Trauma and Orthopaedics, Hull University Teaching Hospitals, Hull, GBR.
Cureus. 2023 Aug 27;15(8):e44198. doi: 10.7759/cureus.44198. eCollection 2023 Aug.
Pediatric distal radius buckle fractures are commonly encountered in the emergency department (ED) and are considered non-complex and stable injuries.
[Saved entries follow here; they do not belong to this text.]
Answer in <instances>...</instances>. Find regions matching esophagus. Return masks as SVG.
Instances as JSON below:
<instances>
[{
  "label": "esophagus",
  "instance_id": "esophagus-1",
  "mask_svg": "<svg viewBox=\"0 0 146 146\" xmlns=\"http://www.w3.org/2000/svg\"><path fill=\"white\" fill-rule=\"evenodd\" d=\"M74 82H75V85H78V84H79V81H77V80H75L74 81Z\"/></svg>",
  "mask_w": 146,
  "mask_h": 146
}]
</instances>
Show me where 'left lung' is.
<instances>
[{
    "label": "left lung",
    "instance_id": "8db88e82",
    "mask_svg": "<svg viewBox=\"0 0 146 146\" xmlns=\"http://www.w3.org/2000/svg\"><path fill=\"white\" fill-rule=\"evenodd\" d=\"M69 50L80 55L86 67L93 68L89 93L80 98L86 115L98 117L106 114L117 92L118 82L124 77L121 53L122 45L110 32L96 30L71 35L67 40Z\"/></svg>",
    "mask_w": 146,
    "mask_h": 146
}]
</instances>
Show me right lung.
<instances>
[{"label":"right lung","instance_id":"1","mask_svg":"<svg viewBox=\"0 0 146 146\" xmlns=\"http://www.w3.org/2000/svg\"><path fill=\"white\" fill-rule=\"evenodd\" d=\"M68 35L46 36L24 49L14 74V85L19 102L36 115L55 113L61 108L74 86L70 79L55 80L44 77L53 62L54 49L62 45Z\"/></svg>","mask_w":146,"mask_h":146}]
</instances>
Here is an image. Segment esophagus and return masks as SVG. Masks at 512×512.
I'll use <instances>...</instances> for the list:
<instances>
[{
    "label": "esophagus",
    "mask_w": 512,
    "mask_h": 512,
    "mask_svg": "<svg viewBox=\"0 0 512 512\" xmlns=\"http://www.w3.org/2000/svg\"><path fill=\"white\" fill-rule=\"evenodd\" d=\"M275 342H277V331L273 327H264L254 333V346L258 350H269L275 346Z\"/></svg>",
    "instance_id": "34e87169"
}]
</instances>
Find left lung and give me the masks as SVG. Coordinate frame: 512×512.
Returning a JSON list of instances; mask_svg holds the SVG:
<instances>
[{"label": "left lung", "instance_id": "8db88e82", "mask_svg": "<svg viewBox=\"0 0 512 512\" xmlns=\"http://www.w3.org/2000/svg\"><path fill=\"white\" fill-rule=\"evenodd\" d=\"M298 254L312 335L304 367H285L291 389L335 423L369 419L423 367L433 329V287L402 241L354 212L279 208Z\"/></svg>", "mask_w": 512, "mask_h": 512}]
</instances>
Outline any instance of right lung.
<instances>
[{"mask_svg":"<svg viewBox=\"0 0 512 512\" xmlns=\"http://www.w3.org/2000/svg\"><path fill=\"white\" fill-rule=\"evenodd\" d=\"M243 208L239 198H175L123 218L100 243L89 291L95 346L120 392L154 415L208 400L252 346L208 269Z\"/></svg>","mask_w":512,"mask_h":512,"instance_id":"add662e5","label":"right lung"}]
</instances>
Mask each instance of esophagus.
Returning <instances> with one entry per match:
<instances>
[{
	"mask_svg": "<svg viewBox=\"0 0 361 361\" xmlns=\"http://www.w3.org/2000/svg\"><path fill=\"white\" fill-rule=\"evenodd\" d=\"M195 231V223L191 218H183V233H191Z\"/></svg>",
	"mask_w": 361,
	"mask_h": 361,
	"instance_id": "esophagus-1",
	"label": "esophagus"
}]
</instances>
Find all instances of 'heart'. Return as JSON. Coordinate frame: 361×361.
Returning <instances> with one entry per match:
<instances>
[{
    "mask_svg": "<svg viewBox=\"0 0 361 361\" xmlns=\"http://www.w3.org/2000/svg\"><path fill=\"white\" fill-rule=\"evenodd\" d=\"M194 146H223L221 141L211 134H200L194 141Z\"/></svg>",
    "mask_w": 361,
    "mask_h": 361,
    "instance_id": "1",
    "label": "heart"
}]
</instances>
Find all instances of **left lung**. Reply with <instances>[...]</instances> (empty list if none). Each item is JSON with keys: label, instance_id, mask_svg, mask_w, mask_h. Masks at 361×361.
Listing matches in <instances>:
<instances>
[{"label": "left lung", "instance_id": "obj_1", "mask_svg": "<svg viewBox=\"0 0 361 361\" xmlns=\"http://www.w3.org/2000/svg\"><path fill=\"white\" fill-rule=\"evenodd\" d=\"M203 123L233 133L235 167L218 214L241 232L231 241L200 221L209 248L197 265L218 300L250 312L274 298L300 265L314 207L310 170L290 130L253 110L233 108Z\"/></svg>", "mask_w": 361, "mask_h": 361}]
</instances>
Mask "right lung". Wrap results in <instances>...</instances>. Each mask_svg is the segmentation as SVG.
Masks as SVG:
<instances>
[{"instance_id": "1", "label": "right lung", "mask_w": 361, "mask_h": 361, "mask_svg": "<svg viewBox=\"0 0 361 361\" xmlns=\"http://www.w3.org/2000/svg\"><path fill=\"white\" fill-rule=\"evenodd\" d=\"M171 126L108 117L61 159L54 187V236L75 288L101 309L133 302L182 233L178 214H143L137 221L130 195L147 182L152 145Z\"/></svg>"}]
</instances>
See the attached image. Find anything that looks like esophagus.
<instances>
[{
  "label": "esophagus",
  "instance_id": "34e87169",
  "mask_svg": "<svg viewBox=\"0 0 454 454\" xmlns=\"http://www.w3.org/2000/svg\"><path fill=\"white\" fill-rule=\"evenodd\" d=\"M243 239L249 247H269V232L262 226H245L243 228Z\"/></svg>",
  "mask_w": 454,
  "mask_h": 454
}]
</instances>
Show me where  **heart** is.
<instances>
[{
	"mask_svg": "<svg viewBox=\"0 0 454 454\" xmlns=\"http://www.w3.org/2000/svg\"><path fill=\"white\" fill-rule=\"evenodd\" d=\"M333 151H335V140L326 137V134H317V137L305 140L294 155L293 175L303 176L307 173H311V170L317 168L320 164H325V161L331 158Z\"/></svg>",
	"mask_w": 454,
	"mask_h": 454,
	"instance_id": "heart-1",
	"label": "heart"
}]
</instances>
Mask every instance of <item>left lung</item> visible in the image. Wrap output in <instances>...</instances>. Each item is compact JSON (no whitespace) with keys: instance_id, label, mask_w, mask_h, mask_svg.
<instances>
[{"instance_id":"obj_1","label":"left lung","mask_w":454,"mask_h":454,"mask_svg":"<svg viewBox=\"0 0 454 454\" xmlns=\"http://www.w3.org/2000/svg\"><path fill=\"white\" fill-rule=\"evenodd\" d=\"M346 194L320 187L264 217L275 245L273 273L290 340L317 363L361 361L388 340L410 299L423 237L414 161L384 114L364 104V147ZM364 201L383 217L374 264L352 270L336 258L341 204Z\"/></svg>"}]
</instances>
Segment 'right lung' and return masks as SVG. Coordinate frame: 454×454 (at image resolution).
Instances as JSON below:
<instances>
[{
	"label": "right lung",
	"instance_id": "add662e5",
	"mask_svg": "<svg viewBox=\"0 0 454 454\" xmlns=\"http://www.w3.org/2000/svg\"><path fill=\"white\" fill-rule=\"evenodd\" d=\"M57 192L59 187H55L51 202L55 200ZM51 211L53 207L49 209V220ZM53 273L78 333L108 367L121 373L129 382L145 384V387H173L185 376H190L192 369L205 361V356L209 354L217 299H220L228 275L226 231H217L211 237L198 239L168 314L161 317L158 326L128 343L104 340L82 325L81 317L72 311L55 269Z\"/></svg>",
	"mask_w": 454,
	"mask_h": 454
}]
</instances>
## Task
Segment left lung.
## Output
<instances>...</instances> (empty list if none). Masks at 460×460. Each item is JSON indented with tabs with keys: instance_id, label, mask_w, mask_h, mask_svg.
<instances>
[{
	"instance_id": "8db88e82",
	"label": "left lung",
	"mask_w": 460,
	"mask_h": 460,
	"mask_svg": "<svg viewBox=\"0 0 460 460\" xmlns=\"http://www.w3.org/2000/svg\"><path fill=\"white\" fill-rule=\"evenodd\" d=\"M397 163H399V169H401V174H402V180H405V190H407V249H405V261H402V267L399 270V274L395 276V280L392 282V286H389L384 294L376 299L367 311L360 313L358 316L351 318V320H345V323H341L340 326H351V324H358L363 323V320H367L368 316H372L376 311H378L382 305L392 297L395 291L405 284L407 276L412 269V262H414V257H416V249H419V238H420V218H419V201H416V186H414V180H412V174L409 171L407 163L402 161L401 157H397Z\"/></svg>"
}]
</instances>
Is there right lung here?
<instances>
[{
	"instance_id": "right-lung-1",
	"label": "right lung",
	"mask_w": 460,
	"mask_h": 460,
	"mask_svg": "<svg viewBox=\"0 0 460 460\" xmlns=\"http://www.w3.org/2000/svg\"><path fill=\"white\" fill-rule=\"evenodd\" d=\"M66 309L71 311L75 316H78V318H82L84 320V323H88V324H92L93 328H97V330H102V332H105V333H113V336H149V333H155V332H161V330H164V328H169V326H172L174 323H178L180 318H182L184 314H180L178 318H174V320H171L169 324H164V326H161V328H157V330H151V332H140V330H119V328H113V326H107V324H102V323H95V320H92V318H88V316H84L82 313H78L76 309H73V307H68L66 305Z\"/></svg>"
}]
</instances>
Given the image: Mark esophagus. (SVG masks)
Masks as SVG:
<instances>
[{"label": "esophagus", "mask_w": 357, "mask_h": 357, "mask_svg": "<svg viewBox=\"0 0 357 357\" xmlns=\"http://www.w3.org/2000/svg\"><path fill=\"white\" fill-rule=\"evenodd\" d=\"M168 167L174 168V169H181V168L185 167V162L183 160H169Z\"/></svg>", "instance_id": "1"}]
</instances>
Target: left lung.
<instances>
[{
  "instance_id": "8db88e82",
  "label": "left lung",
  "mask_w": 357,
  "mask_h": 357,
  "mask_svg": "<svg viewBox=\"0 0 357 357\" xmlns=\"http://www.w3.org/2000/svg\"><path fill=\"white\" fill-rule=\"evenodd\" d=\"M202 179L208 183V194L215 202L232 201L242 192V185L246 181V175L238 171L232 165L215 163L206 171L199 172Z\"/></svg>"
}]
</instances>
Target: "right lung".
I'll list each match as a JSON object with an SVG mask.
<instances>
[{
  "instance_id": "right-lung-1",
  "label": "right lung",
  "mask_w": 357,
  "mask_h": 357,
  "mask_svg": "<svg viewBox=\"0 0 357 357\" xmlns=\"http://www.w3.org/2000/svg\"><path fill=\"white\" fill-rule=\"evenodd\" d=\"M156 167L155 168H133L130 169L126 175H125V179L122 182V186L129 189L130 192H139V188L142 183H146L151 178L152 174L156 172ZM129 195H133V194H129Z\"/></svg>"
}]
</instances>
The National Institute for Health and Care Excellence (NICE) guidelines recommend managing these fractures with a soft cast and discharging patients directly from the ED. However, prevailing practices often involve rigid casts and follow-up clinic visits, leading to unnecessary congestion, prolonged waiting times, excessive radiographic examinations, and frequent cast changes, resulting in additional financial burdens on hospitals.
We conducted an initial audit over a 6-month period at Hull University and Teaching Hospitals, reviewing 184 pediatric distal radius fractures, of which 84 were buckle fractures in children under 12 years old. Data on demographics, subsequent clinic visits, treating doctor's grade, additional radiographs, initial and final treatment approaches, and cast change frequency were collected. After the initial audit, NICE guideline compliance was promoted through the education of parents and healthcare providers. A second audit was performed on patients within the following 6-month period.
This study assessed the management of pediatric distal radius buckle fractures in a cohort of 84 patients. 39/84 (46.4%) of patients sought medical attention within one week of sustaining the injury, with 33/84 individuals being discharged during their first visit, either by consultants or registrars. Most patients (69/84) required only a single X-ray examination in the ED, while some needed two or three X-rays during their evaluation. However, after implementing NICE guidelines, in the second audit cycle, 62 out of 64 were discharged directly from the ED, with 42 receiving focal rigidity casts (FRCs) removed at home and 10 discharged with simple crepe bandages. Conclusions: This closed-loop audit effectively showcased that adherence to NICE guidelines yielded better patient management by avoiding unnecessary visits, radiographs, and platers. The adoption of the guidelines leads to the conservation of time and resources.
小儿桡骨远端青枝骨折在急诊科较为常见,被认为是不复杂的稳定损伤。英国国家卫生与临床优化研究所(NICE)指南建议用软石膏固定这些骨折,并让患者直接从急诊科出院。然而,目前的普遍做法往往包括使用硬石膏和安排门诊随访,导致不必要的拥堵、等待时间延长、过多的X光检查以及频繁更换石膏,给医院带来额外的经济负担。
我们在赫尔大学教学医院进行了为期6个月的初步审核,审查了184例小儿桡骨远端骨折,其中84例为12岁以下儿童的青枝骨折。收集了有关人口统计学、后续门诊就诊情况、治疗医生级别、额外的X光片、初始和最终治疗方法以及石膏更换频率的数据。在初步审核之后,通过对家长和医疗服务提供者进行教育来促进对NICE指南的遵守。在接下来的6个月内对患者进行了第二次审核。
本研究评估了8一组4例小儿桡骨远端青枝骨折的治疗情况。39/84(46.4%)的患者在受伤后一周内就医,其中33/84例患者在首次就诊时即被顾问医生或住院医生安排出院。大多数患者(69/84)在急诊科仅需进行一次X光检查,而一些患者在评估过程中需要进行两到三次X光检查。然而,在实施NICE指南后,在第二个审核周期中,64例患者中有62例直接从急诊科出院,其中42例在家中拆除了局部刚性石膏(FRC),10例使用简单的绉纱布绷带出院。结论:这项闭环审核有效地表明,遵守NICE指南通过避免不必要的就诊、X光检查和石膏固定,实现了更好的患者管理。采用这些指南可节省时间和资源。